In a somewhat surprising move, the Department of Justice went a step further than it has in the past when Acting Assistant Attorney General Stuart Delery told the U.S. Court of Appeals for the First Circuit today that DOJ would not be defending the constitutionality of the 1996 law regardless of the level of scrutiny the court found appropriate for reviewing a law like DOMA that classifies people based on sexual orientation.

. . . in light of DOJ’s statement today that it will not defend DOMA even if considered under rational basis review — GLAD’s lawyers and Massachusetts’s lawyers have made arguments to the court that DOMA should be struck down as unconstitutional under rational basis.

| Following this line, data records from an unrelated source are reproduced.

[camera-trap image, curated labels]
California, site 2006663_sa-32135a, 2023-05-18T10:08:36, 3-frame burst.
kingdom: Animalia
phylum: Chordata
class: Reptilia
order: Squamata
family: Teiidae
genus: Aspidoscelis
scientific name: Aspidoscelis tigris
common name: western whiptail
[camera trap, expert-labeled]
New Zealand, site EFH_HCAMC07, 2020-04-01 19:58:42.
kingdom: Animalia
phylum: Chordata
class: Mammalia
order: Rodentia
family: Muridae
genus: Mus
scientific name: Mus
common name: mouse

Although the judges didn’t tip their hand today as to the outcome of the case, Clement’s [the lawyer appointed by the House Republican leadership to defend DOMA] goal today was to convince the judges otherwise. And, if he failed to do that, Clement ended his argument by noting the great strides that have been made by gay and lesbian people in the political process and suggesting that there was “another path than constitutionalization” of the issue — deferring to the political branches.

Maybe it’s just me, but when even the defense lawyer concedes the progress made by LGBT people in the political arena, it’s another indication that we’ve passed that cultural tipping point on LGBT equality. Sure, he’s trying to muck up the process by suggesting the court throw this issue back to Congress, but Clement’s concession is still worth noting.

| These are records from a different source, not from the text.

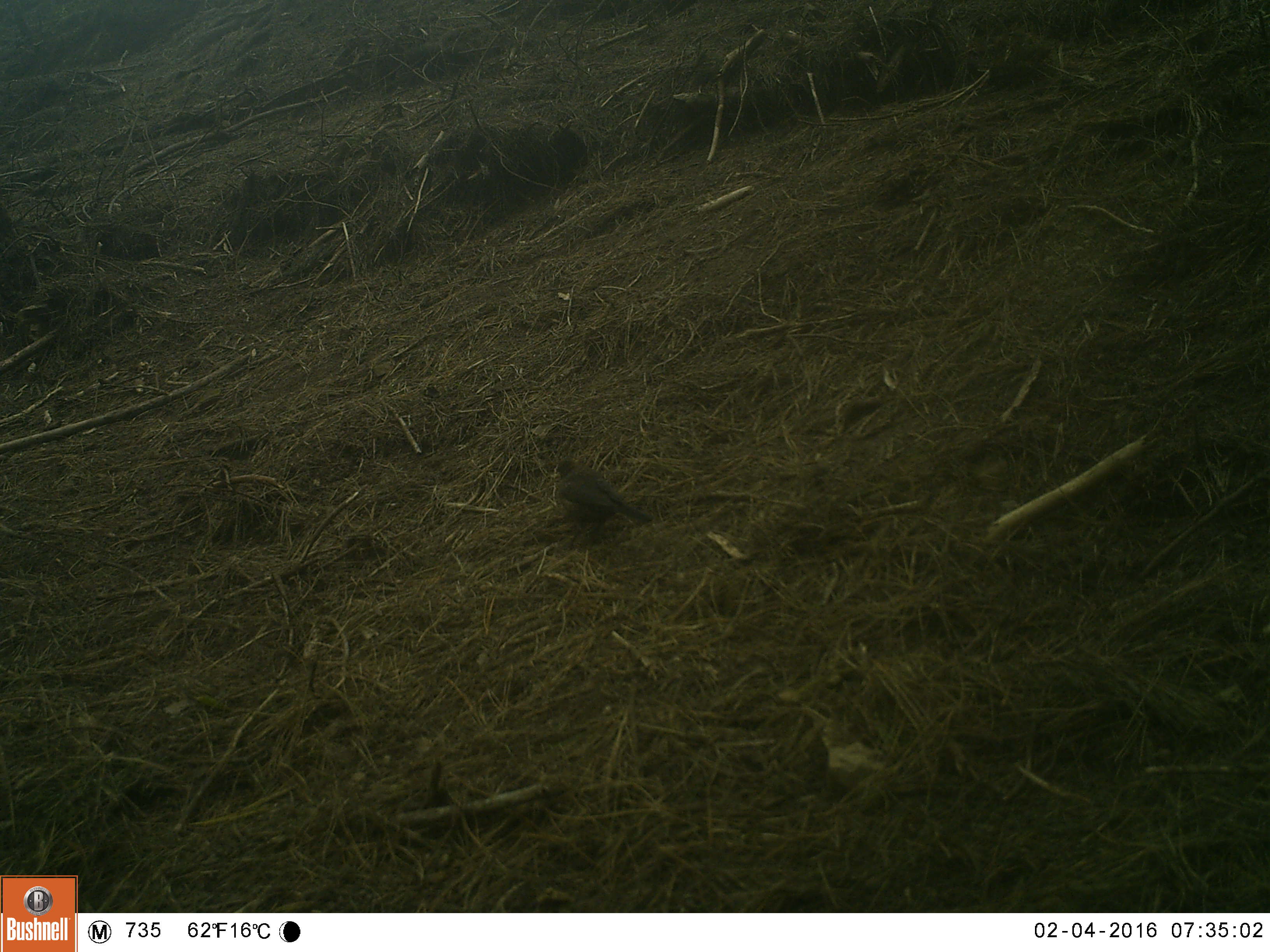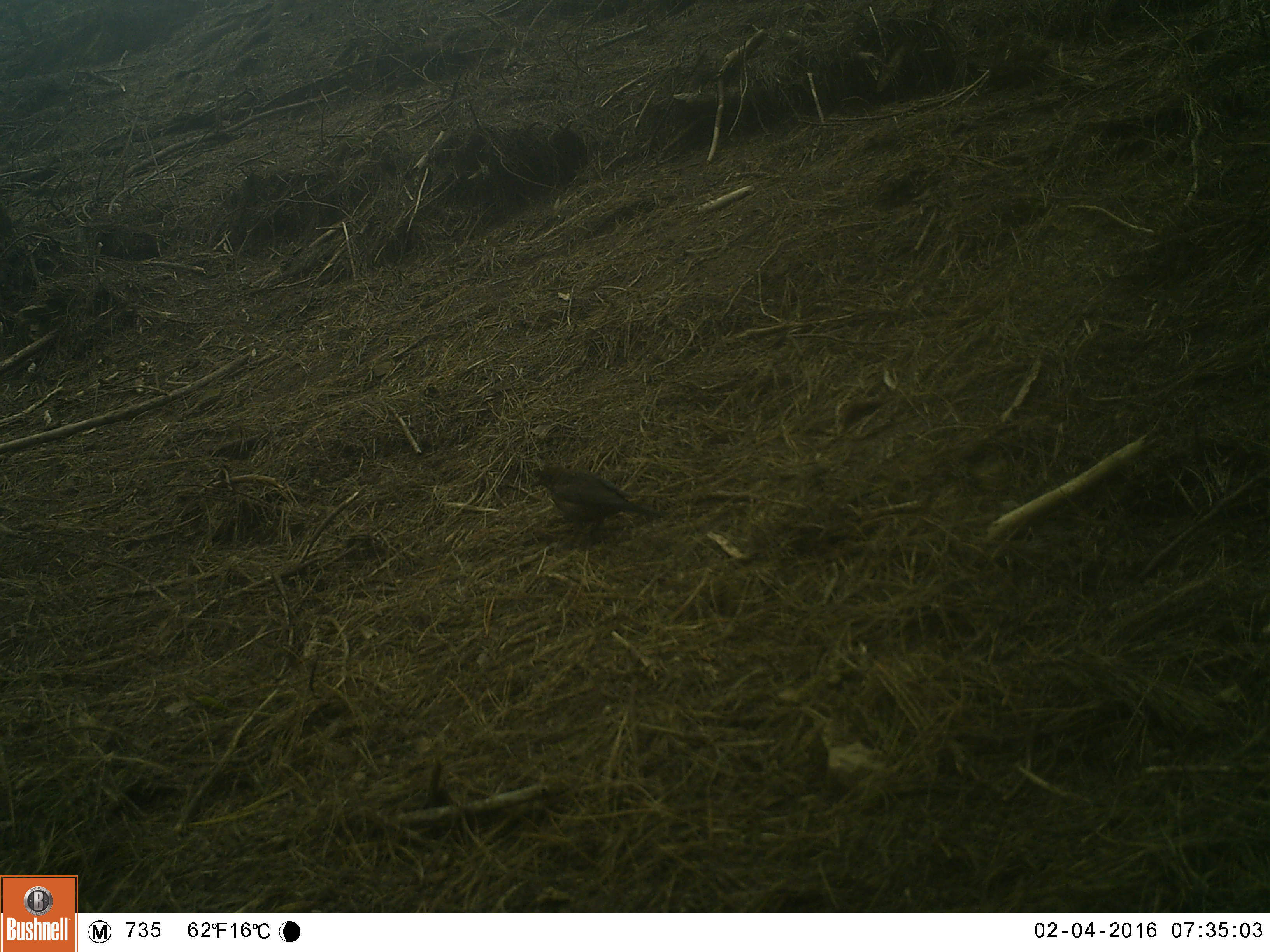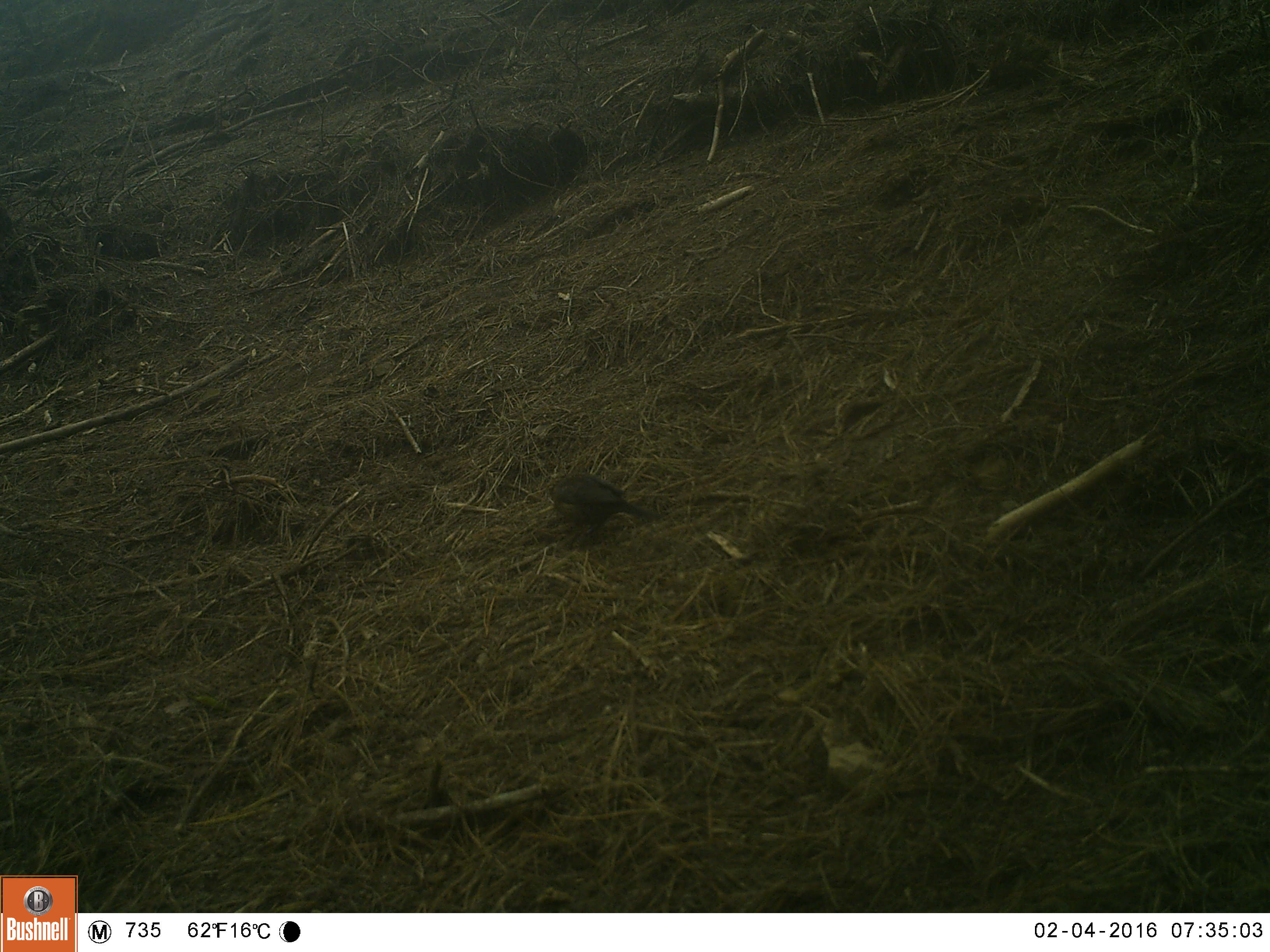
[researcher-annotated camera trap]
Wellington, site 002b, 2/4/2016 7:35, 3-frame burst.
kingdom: Animalia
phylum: Chordata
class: Aves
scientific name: Aves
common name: bird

Geidner notes that Acting Assistant Attorney General Stuart Delery, representing the federal defendants, strongly suggested in his closing argument that these cases would end up before the United States Supreme Court:

. . . Delery quoted at length from Supreme Court Justice Anthony Kennedy’s opinion in Lawrence v. Texas, in which a split court held almost a decade ago that sodomy laws are unconstitutional. Referencing Clement’s arguments about Congress’s reasons for passing DOMA, Delery told the judges today that Kennedy held then that “times can blind us to certain truths and later generations can see that laws once thought necessary and proper in fact serve only to oppress. As the Constitution endures, persons in every generation can invoke its principles in their own search for greater freedom.”

Telling the court that gay and lesbian people, living “open and honest lives,” have invoked those principles in this case, Delery said that the president and attorney general have done the same and urged the court to do so as well.